Laminar channel flow

Laminar channel flow is considered in this example. Channel center max. velocity is set to 0.1. To run this case use the following commands:

# Cd into example folder
cd examples/laminar

# check run configuration
# vim config.txt

# Run simuation on 1 GPU ...
mpirun -np 1 ./main

# edit the file params.py, which contains output frequency,
# this script creates the file VELMEAN.dat
# which contains various profiles
python3 ProcessProfiles.py # Averages profiles

# then create plots
gnuplot velprof.plt

Output is saved in file U.pdf.

This example also could be found on the CodeOcean platform.

Channel flow

In this example turbulent flow in the channel is considered. Shear velocity based Reynolds number is Re_τ=180. For this case, perturbed initial values for distribution function are provided and can be downloaded from the Zenodo dataset. After downloading the file ddf00000000.dat.gz place it to the directory from which simulation will be started later. Note that this directory should also contain executable main and config.txt files. Main parameters which control this simulation are (see config.txt):

restart=1
nrestart=0
nsteps=6000000
ndump=6000000

Where restart=1 indicates that initial condition will be loaded from dump file, and the dump file contains data for timestep 0 (nrestart=0). Total of 6 000 000 steps will be performed, and every 6 000 000 steps code will create dumpfiles for restarting purposes.

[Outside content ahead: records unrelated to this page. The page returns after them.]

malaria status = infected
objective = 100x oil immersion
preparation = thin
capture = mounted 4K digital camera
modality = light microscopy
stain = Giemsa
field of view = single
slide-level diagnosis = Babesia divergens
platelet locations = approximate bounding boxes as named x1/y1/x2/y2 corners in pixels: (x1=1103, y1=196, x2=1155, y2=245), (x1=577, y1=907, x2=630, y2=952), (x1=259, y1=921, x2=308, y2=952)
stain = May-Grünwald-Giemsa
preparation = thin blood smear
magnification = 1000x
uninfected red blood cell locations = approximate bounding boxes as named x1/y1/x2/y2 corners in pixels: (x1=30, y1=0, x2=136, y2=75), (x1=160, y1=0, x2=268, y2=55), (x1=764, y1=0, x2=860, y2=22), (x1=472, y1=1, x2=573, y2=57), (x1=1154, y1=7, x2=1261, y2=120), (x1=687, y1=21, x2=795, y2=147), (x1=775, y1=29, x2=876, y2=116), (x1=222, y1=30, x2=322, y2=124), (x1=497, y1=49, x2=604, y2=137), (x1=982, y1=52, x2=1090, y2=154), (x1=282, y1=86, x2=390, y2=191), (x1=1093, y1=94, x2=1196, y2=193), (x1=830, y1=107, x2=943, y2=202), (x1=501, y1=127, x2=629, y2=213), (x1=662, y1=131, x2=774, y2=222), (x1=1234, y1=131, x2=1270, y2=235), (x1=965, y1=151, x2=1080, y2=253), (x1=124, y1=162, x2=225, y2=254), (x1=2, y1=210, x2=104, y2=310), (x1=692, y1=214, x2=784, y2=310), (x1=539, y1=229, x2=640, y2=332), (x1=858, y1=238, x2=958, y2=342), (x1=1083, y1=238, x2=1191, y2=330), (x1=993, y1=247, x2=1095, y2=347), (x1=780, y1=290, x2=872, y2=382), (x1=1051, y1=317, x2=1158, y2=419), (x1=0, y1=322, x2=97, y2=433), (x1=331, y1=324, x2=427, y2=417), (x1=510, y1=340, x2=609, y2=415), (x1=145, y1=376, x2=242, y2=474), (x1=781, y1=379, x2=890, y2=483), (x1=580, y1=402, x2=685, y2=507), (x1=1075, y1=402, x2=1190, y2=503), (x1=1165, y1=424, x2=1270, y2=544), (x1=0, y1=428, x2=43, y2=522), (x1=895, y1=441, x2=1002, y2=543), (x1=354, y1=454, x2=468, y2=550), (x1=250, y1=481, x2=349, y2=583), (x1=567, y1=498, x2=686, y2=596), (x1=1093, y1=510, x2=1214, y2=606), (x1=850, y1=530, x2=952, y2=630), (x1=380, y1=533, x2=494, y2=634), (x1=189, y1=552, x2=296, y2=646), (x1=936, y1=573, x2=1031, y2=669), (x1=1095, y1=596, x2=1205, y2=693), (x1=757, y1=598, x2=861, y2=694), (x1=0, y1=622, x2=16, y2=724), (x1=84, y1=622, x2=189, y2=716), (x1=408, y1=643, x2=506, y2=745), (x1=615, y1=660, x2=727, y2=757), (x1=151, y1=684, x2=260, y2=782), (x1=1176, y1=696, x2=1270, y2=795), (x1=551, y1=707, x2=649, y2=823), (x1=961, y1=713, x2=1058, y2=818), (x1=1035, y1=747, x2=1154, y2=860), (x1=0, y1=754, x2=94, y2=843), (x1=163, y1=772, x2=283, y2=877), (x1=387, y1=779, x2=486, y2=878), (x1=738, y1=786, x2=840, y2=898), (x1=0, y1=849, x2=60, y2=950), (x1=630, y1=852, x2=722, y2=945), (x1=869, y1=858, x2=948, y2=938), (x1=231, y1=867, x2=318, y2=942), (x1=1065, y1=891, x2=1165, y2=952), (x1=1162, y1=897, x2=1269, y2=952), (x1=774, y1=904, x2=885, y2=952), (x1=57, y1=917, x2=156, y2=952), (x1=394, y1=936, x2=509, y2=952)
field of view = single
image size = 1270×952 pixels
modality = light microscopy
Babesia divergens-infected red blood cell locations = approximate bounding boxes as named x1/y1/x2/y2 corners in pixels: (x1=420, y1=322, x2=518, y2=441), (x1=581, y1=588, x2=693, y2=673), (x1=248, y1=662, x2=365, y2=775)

After compiling the code, place the executable main into the directory examples/channel, and run the simulation using mpirun or using batch system of your computer cluster. Output will be saved into the following files:

diag.dat
profiles-2.dat
s2X0000001.tec
s2Y0000001.tec
s2Z0000001.tec
s2X0005000.tec
s2Y0005000.tec
s2Z0005000.tec
...

In a summary, perform the following steps to run channel flow case:

# Cd into example folder
cd examples/channel

# Download input dataset
curl -o ddf00000000.dat.gz https://zenodo.org/records/10377132/files/ddf00000000.dat.gz?download=1
gunzip ddf00000000.dat.gz

# Run simuation on 4 GPUs ...
mpirun -np 4 ./main

# edit the file params.py, which contains output frequency,
python3 ProcessProfiles.py # Averages profiles

# Download benchmark data & split it into separate files
curl -o ch180.dat https://jaxa-dns-database.jaxa.jp/channelflow/ch180.dat
cat ch180.dat | awk 'NR >  80 && NR <145' > JAXA1.dat 
cat ch180.dat | awk 'NR > 147 && NR <212' > JAXA2.dat 

# then create plots
gnuplot contour.plt 
gnuplot log_plot.plt
gnuplot stress_plot.plt
gnuplot rms_plot.plt

Following files will then contain plots:

Contour.pdf
Ulog.pdf
Ustress.pdf
Urms.pdf

Guo Z. et al, Discrete unified gas kinetic scheme for all Knudsen number flows: Low-speed isothermal case, Phys. Rev. E 88, 033305, 2013, https://doi.org/10.1103/PhysRevE.88.033305 ↩
Bo Y. et al, DUGKS simulations of three-dimensional Taylor–Green vortex flow and turbulent channel flow, Computers & Fluids, Volume 155, 2017, https://doi.org/10.1016/j.compfluid.2017.03.007 ↩